• SOURCE MATERIAL:

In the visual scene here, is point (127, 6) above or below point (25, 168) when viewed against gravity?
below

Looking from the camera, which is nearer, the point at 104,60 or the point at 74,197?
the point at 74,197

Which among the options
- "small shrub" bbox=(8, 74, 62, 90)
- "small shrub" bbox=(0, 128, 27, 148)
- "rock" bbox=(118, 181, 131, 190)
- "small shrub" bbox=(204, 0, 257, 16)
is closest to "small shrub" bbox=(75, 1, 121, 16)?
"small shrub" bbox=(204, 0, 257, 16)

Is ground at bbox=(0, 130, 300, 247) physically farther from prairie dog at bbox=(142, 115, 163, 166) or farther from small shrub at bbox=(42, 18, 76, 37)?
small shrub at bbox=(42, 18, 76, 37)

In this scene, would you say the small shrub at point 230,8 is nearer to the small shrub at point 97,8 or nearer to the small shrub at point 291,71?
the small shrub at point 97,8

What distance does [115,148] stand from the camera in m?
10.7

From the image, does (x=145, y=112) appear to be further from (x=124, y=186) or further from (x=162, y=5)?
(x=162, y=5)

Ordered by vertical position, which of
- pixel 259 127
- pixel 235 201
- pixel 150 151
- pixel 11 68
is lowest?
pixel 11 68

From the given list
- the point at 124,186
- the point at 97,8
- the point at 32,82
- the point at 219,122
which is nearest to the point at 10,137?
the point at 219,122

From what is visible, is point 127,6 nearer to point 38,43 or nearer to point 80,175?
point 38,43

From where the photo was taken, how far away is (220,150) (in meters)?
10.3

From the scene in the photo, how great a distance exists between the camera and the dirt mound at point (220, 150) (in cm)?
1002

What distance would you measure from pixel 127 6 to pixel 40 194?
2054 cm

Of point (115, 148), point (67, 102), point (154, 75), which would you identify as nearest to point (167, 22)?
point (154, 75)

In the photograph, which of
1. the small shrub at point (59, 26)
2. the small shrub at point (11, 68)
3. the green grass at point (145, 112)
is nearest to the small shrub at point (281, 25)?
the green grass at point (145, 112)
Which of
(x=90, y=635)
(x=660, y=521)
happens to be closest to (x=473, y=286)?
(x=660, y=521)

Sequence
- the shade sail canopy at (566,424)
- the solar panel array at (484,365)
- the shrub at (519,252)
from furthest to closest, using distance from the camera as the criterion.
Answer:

• WORK TO BE COMPLETED:
Reproduce only the lines running from the one that contains "Ordered by vertical position, which of" to the last line of the records.

• THE RESPONSE:
Ordered by vertical position, which of
- pixel 259 127
- pixel 235 201
- pixel 150 151
- pixel 11 68
is lowest?
pixel 11 68

From the given list
- the point at 124,186
- the point at 97,8
- the point at 32,82
- the point at 219,122
which is nearest to the point at 10,137?
the point at 219,122

From what is visible, is point 127,6 nearer to point 38,43 or nearer to point 80,175?
point 38,43

From where the photo was taken, how far away is (220,150) (in meters)?
10.3

From the scene in the photo, how great a distance exists between the camera and the dirt mound at point (220, 150) (in cm)?
1002

What distance would you measure from pixel 127 6 to pixel 40 194?
2054 cm

Of point (115, 148), point (67, 102), point (154, 75), which would you identify as nearest to point (167, 22)?
point (154, 75)

In the photograph, which of
1. the small shrub at point (59, 26)
2. the small shrub at point (11, 68)
3. the green grass at point (145, 112)
is nearest to the small shrub at point (281, 25)?
the green grass at point (145, 112)
Which of
(x=90, y=635)
(x=660, y=521)
happens to be closest to (x=473, y=286)?
(x=660, y=521)

Sequence
- the shade sail canopy at (566,424)
- the solar panel array at (484,365)
- the shrub at (519,252)
from furthest to closest, using distance from the camera as the criterion.
Answer:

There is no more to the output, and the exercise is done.